Huet Y, Lemaire F, Brun-Buisson C, Knaus W A, Teisseire B, Payen D, Mathieu D
Chest. 1985 Dec;88(6):829-36. doi: 10.1378/chest.88.6.829.
Most patients with severe, acute pulmonary embolism (PE) have arterial hypoxemia. To further define the respective roles of ventilation to perfusion (VA/Q) mismatch and intrapulmonary shunt in the mechanism of hypoxemia, we used both right heart catheterization and the six inert gas elimination technique in seven patients with severe, acute PE (mean vascular obstruction, 55 percent) and hypoxemia (mean PaO2, 67 +/- 11 mm Hg). None had previous cardiopulmonary disease, and all were studied within the first ten days of initial symptoms. Increased calculated venous admixture (mean QVA/QT 16.6 +/- 5.1 percent) was present in all patients. The relative contributions of VA/Q mismatching and shunt to this venous admixture varied, however, according to pulmonary radiographic abnormalities and the time elapsed from initial symptoms to the gas exchange study. Although all patients had some degree of VA/Q mismatch, the two patients studied early (ie, less than 48 hours following acute PE) had normal chest x-ray film findings and no significant shunt; VA/Q mismatching accounted for most of the hypoxemia. In the others a shunt (3 to 17 percent of cardiac output) was recorded along with radiographic evidence of atelectasis or infiltrates and accounted for most of the venous admixture in one. In all patients, a low mixed venous oxygen tension (27 +/- 5 mm Hg) additionally contributed to the hypoxemia. Our findings suggest that the initial hypoxemia of acute PE is caused by an altered distribution of ventilation to perfusion.

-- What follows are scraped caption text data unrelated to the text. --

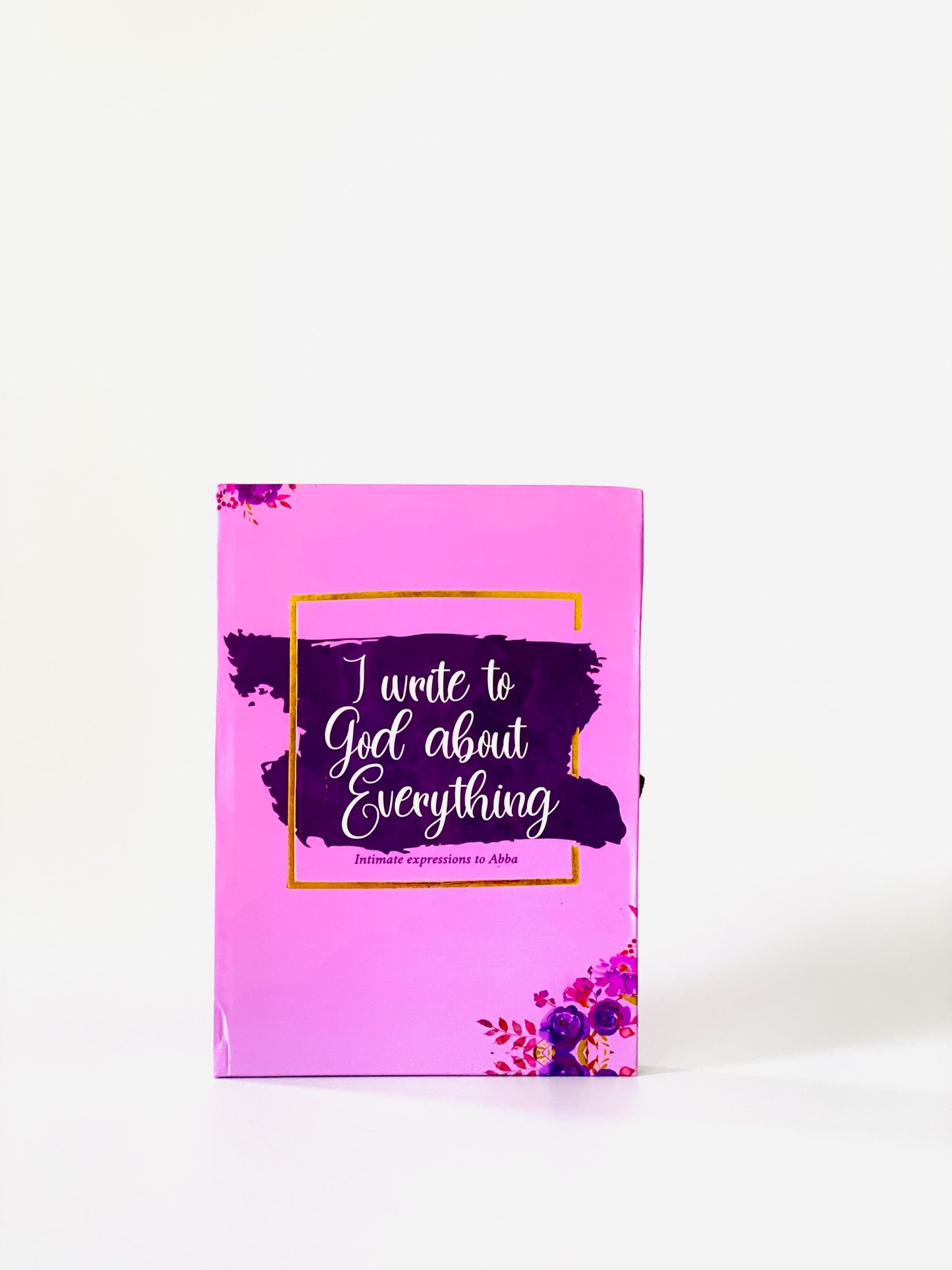 I Write To God About Everything Journal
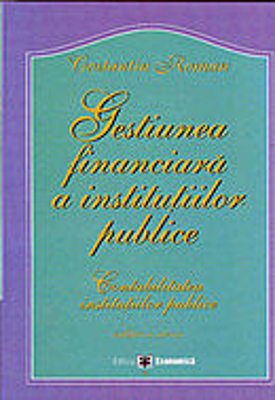 Gestiunea financiara a institutiilor publice. Contabilitatea institutiilor publice. Editia a II-a - Constantin Roman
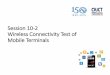 Session 10-2 Wireless Connectivity Test of Mobile Terminals · Course Objectives: Bring an introduction of Wireless connectivity test of mobile terminals, including Wi-Fi, Bluetooth
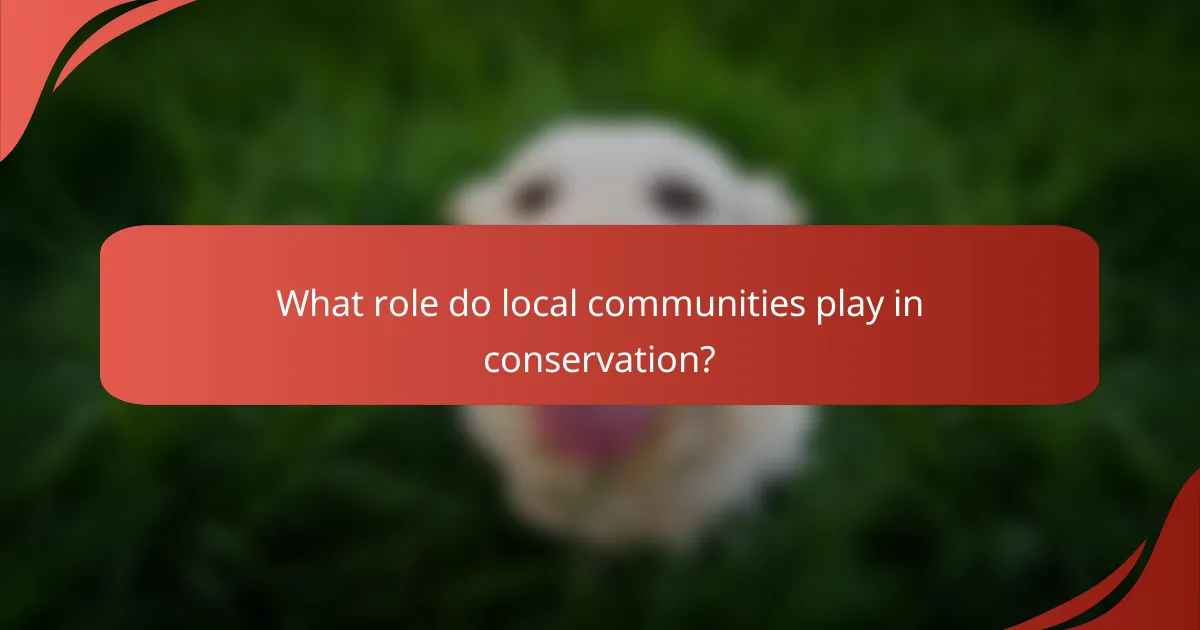 What role do local communities play in conservation?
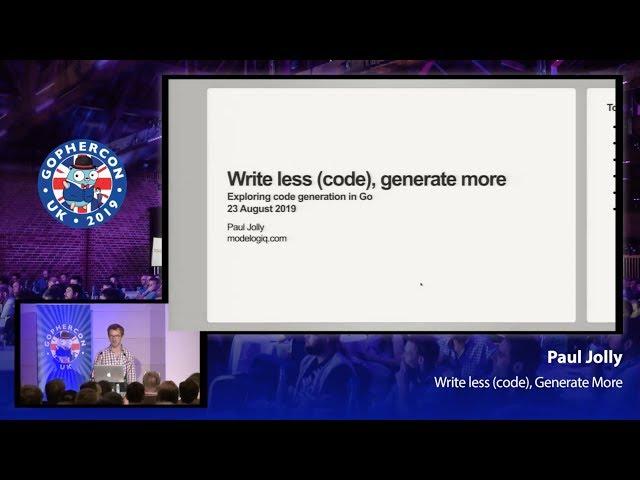 GopherCon UK 2019: Paul Jolly - Write Less (Code), Generate More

Intrapulmonary shunting contributes significantly to hypoxemia only when atelectasis or another cause of lung volume loss develops.
大多数严重急性肺栓塞(PE)患者存在动脉血氧不足。为进一步明确通气与灌注(VA/Q)不匹配和肺内分流在低氧血症机制中的各自作用,我们对7例严重急性PE(平均血管阻塞率为55%)且伴有低氧血症(平均动脉血氧分压[PaO2]为67±11 mmHg)的患者同时采用了右心导管检查和六氟化硫惰性气体消除技术。所有患者既往均无心肺疾病,且均在初始症状出现后的前十天内接受研究。所有患者的计算得出的静脉血掺杂均增加(平均QVA/QT为16.6±5.1%)。然而,VA/Q不匹配和分流对这种静脉血掺杂的相对贡献因肺部影像学异常以及从初始症状到气体交换研究的时间间隔而异。尽管所有患者均存在一定程度的VA/Q不匹配,但早期接受研究的2例患者(即急性PE后不到48小时)胸部X光片结果正常且无明显分流;VA/Q不匹配是低氧血症的主要原因。其他患者则记录到存在分流(占心输出量的3%至17%),同时伴有肺不张或浸润的影像学证据,其中1例患者的分流是静脉血掺杂的主要原因。在所有患者中,混合静脉血氧分压较低(27±5 mmHg)也加重了低氧血症。我们的研究结果表明,急性PE最初的低氧血症是由通气与灌注分布改变所致。仅当发生肺不张或其他导致肺容积减少的原因时,肺内分流才会对低氧血症产生显著影响。